Пришлось и мне держать ответ о Фаине.
– Нет-с, ваше благородие, не родственница. Это мещанка, кою я на базаре встретил, когда в увольнительную ходил.
Про себя же сделал вывод, что в группе есть стукач. Вот только кто он – примитивный, но очень хитрый троечник Андрон Калинкин или Альберт Абрамсон – прилизанный, словно приказчик, парень из семьи купцов. В общем, это кто-то из них. А может, они оба "дятлами" работают, втихаря «стуча» на своих.
В связи с изменениями, произошедшими с моим характером, в роте произошло некое перераспределение акцентов.

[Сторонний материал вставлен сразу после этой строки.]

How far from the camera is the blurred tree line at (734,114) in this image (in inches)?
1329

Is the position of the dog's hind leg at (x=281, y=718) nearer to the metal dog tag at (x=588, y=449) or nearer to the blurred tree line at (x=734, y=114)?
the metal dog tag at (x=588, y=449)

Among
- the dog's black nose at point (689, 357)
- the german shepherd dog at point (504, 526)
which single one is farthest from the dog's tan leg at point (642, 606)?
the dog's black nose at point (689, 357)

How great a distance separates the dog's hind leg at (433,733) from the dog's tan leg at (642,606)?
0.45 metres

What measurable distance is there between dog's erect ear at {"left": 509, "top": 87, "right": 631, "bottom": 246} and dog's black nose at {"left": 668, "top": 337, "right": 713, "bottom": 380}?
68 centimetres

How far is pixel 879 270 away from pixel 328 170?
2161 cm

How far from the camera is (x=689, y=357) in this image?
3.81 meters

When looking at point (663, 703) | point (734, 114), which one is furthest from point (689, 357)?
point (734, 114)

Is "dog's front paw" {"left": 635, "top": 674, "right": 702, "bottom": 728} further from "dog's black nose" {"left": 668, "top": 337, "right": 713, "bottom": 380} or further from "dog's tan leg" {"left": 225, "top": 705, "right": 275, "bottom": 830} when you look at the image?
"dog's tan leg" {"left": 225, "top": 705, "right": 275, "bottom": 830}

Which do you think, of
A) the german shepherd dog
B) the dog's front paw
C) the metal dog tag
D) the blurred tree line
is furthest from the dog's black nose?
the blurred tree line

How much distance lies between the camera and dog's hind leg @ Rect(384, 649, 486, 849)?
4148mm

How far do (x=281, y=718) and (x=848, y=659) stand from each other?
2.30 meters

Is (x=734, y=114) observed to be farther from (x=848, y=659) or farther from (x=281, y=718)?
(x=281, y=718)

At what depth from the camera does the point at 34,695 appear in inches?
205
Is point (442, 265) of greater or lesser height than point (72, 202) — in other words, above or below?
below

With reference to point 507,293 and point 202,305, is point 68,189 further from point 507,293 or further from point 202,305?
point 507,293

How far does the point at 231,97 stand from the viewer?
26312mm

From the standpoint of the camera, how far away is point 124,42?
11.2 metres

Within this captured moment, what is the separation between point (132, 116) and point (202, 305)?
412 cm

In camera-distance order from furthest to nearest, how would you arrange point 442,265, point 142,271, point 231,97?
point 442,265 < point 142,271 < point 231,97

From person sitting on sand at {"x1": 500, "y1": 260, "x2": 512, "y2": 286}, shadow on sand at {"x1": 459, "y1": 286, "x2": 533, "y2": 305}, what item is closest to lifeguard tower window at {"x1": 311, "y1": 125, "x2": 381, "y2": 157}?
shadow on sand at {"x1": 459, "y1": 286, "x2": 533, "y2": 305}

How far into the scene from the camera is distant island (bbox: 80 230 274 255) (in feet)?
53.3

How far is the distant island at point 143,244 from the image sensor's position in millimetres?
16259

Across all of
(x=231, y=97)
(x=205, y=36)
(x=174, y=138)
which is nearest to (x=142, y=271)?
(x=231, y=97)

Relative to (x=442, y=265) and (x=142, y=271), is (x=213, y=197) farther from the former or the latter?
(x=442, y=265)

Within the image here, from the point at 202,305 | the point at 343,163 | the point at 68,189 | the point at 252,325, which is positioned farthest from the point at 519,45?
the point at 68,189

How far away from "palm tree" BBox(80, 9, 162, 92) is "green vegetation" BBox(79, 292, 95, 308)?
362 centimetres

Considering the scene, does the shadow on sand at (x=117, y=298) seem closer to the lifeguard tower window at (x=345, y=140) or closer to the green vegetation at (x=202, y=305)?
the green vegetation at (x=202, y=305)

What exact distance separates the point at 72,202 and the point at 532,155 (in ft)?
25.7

Несколько гардемаринов образовали независимую от богатеньких отпрысков группу со мной во главе. Нас оказалось «семеро смелых»: физически здоровый Сергей Медакин, крупные Коля Тропинин и Миша Лобов, невысокие, но подвижные Самсон Алексанов, Сашка Ларин и Савва Дмитриев. Все мы были выходцами из небогатых офицерских семей, так что кроме человеческих качеств нас объединяло равное материальное положение. К сожалению, эти ребята учились неважно, зато все устроились на подработку в мастерские.

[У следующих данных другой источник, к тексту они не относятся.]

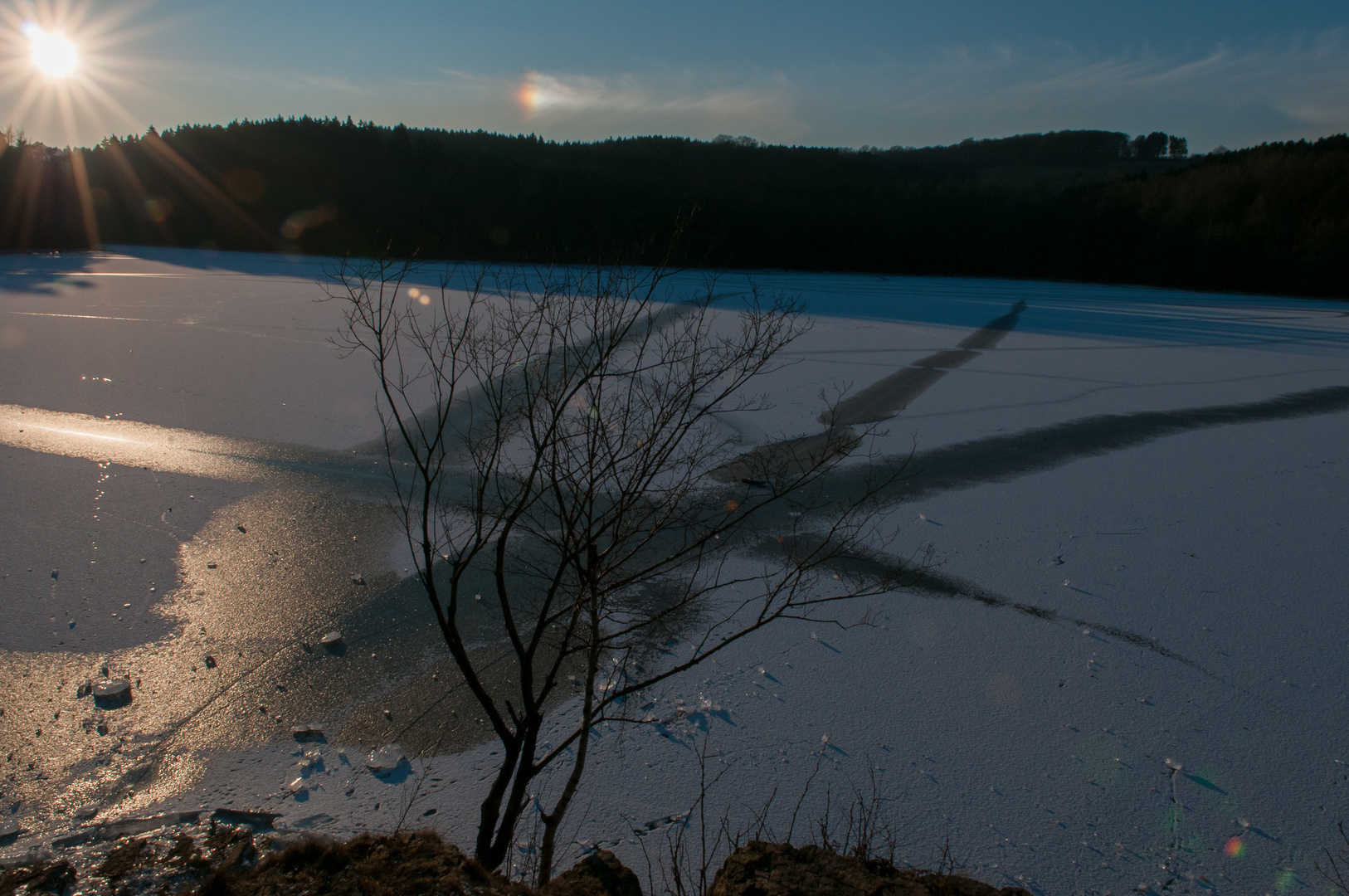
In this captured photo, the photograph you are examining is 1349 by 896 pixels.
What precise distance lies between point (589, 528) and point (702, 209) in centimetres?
2405

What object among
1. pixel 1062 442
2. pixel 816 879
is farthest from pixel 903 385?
pixel 816 879

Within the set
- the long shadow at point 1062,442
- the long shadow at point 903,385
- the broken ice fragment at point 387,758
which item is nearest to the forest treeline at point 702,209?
the long shadow at point 903,385

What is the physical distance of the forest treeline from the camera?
2508 cm

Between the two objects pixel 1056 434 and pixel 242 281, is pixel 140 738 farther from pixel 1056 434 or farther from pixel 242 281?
pixel 242 281

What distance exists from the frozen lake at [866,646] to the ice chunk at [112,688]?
0.33ft

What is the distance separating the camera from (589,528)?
251 cm

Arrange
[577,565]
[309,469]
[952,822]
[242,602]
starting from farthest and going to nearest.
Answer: [309,469]
[242,602]
[952,822]
[577,565]

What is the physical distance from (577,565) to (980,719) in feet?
6.91

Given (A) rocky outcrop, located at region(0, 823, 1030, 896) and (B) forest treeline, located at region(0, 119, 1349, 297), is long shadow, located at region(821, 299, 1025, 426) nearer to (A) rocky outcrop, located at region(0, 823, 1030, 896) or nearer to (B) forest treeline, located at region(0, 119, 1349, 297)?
(A) rocky outcrop, located at region(0, 823, 1030, 896)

А ещё нашим любимым делом стало ходить в увольнительные, которые давались раз в месяц, а бывало, что и чаще, в качестве поощрения отличникам. Поскольку я имел по всем предметам отличные оценки, кроме «хорошо с натягом» по французскому, то получал их практически каждое воскресенье. Взводный Лангман так мне и говорил:
– Михайлов, ты и так пашешь за двоих – за что же тебя малых радостей лишать. Желаешь сходить в город?
– Желаю, вашбродь.
– Выпишу тебе документ.
– Спасибо, Евгений Аристархович.
Я гулял сам, а ребята собирали увольнения на последнее воскресенье месяца и тогда шли всей толпой. Заработав денег за два месяца, я решился пошить себе пару манишек, гражданский фрак с брюками и зимнее пальто. В одну из таких увольнительных я зашёл в ателье, выбрал дорогую ткань и сделал заказ. Я решил шить вещи «на вырост», чтобы они сидели на мне свободно, а приталено, как шили согласно русской и европейской моде. Офицеры в таких мундирах напоминали мне пришпиленных на булавках бабочек и жучков, когда руку нормально не поднимешь и в туалете не присядешь, как следует.

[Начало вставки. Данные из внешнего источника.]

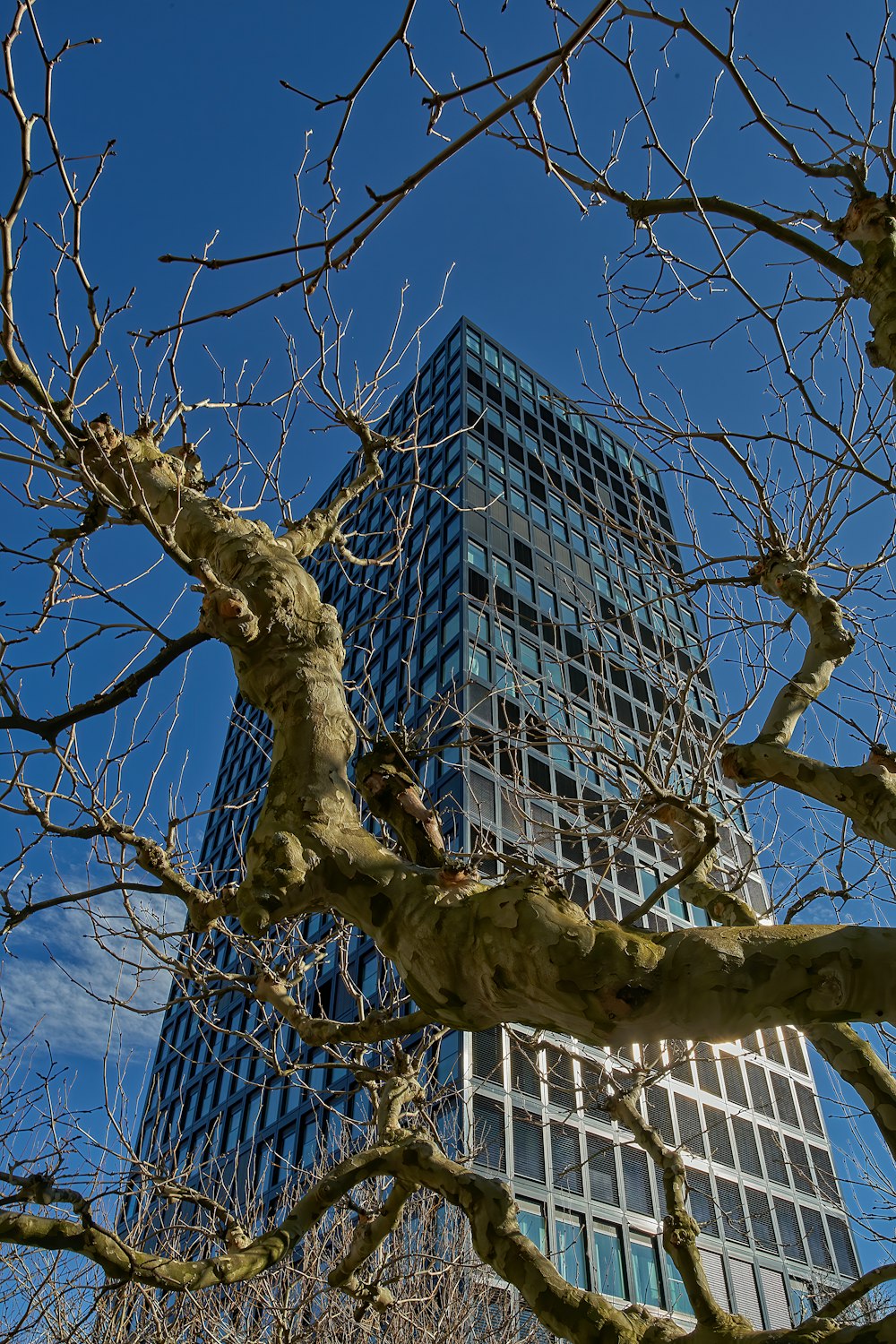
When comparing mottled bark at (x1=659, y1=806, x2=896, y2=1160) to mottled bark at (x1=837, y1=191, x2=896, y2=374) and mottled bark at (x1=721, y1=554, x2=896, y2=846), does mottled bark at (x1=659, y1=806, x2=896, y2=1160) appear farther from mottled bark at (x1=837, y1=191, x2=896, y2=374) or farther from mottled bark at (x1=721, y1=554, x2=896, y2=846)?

Меня обмерили, затем мы немного поспорили с мастером, но заказчик является более правым, чем исполнитель, поэтому заказ приняли согласно моим пожеланиям. Наконец-то в этой жизни у меня появятся первые личные вещи: костюм и пальто, ведь кроме казённой повседневной и парадной формы у гардемарина Михайлова ничего не было. Ещё я заказал нижнее бельё, а на рынке собирался купить хорошие портянки и шерстяные вязаные носки. Зимы в Питере холодные, поэтому ноги в казарме могли мёрзнуть.